Deuxième enseignement de ces élections, c’est que la victoire de plusieurs barons de droite aux ambitions présidentielles – par exemple, Xavier Bertrand dans les Hauts de France, Laurent Wauquiez en Auvergne-Rhône-Alpes ou Valérie Pécresse en région parisienne – représente un défi. à Macron en vue des élections présidentielles de l’année prochaine. Tous trois rêvent de l’Elysée. Le seul rival de Macron n’est plus Le Pen, peut-être affaibli après les élections régionales, mais aussi la même vieille droite, celle des présidents Nicolas Sarkozy et Jacques Chirac.
Selon les sondages, Le Pen devra se battre au second tour de 2022 avec l’actuel président, le centriste Emmanuel Macron. Au premier tour de l’élection présidentielle, Le Pen sera le candidat le plus voté, mais Macron la battra au second tour.

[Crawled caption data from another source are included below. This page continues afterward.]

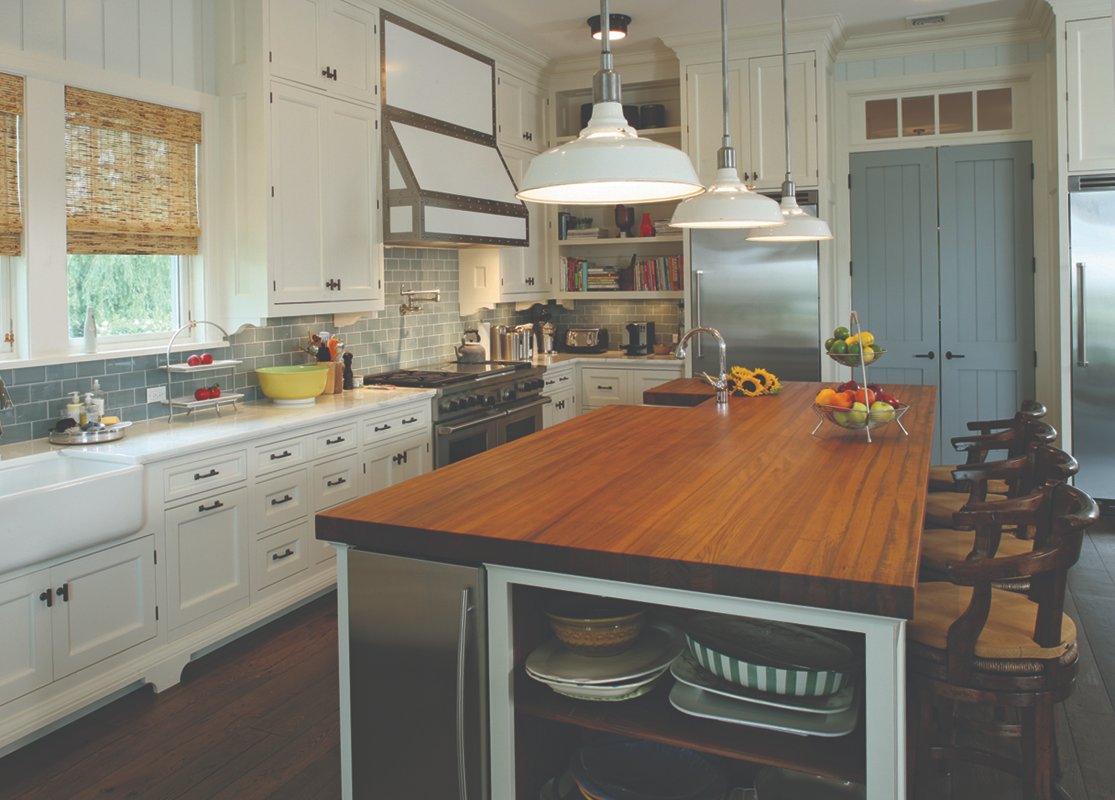 Teak edge grain island in a classic white kitchen.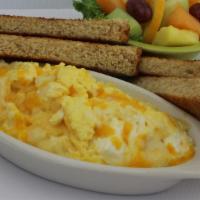 Wisconsin Scrambled · Our freshly cracked eggs scrambled with a blend of monterey jack, cheddar, and cream cheeses...
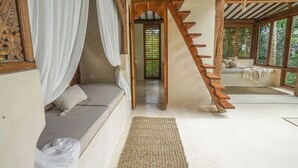A room with a wooden staircase, a bed with a canopy, and a view of the outdoors.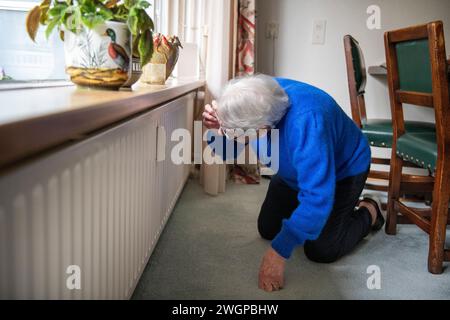 Ältere Frau, die den Heizungssensor am Heizkörper überprüft Stockfoto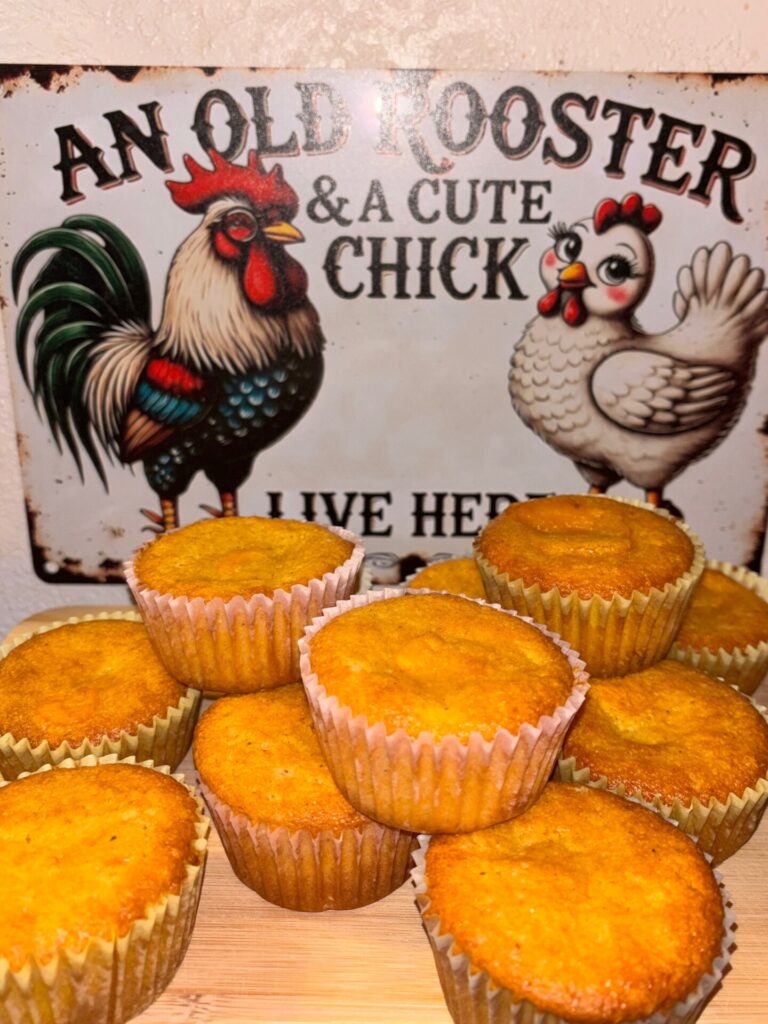 A group of golden muffins stacked in front of a colorful sign featuring a rooster and a hen that reads, An old rooster & a cute chick live here.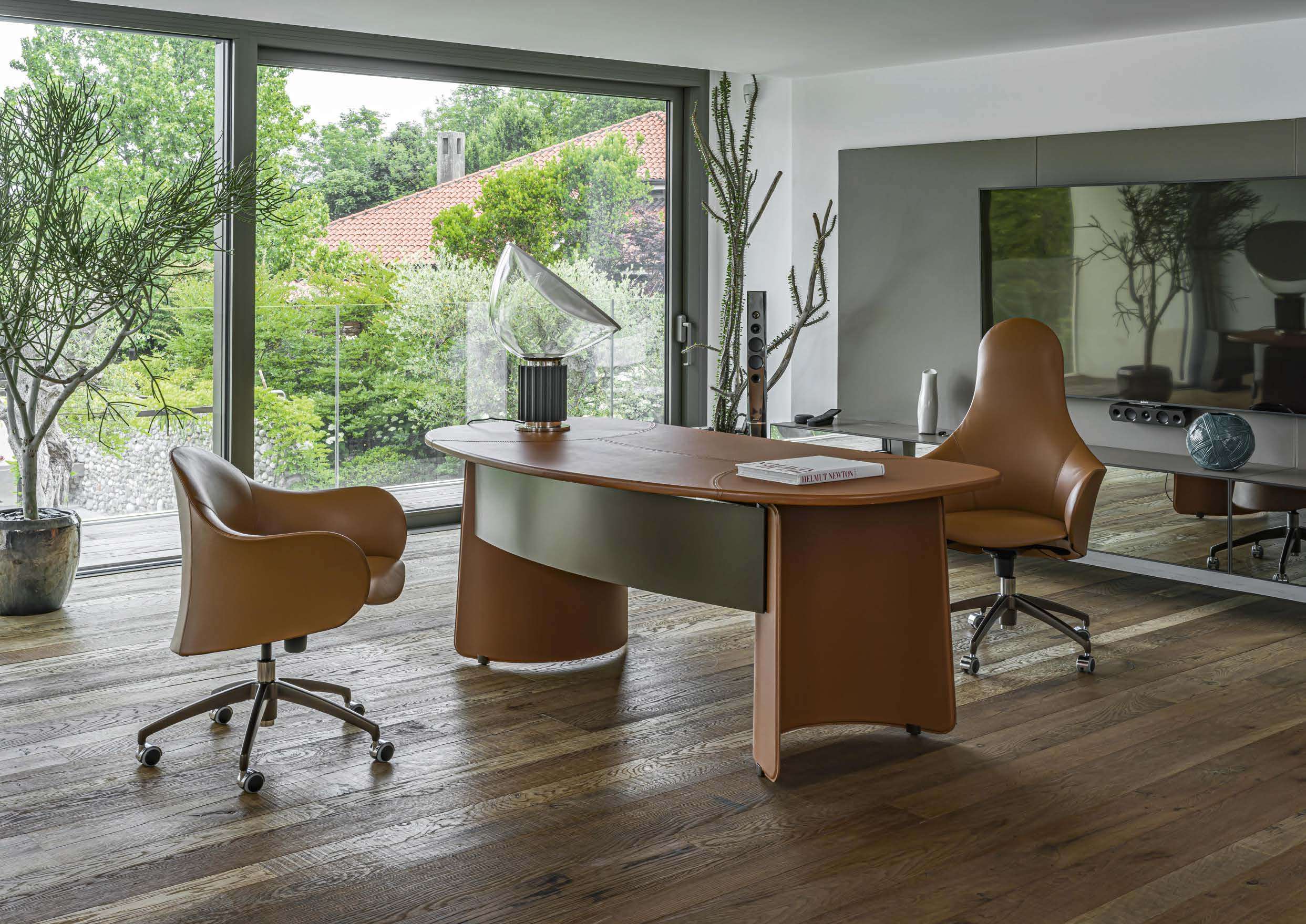 Tan leather desk and swivel armchairs in a study facing a garden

Le diagnostic de Macron, et de Le Pen, était que les divisions partisanes qui avaient façonné la politique française depuis l’après-guerre – une alternance entre le centre-gauche et le centre-droit – n’étaient plus valables. L’opposition devait désormais se faire entre un large centrisme modéré, pro-européen et plus ou moins libéral, et un populisme extrémiste. Mais si le second tour confirme les tendances du premier, les choses peuvent être différentes. La vieille politique refuse de disparaître. Peut-être que les élections présidentielles de 2022 ne sont plus qu’une affaire de deux.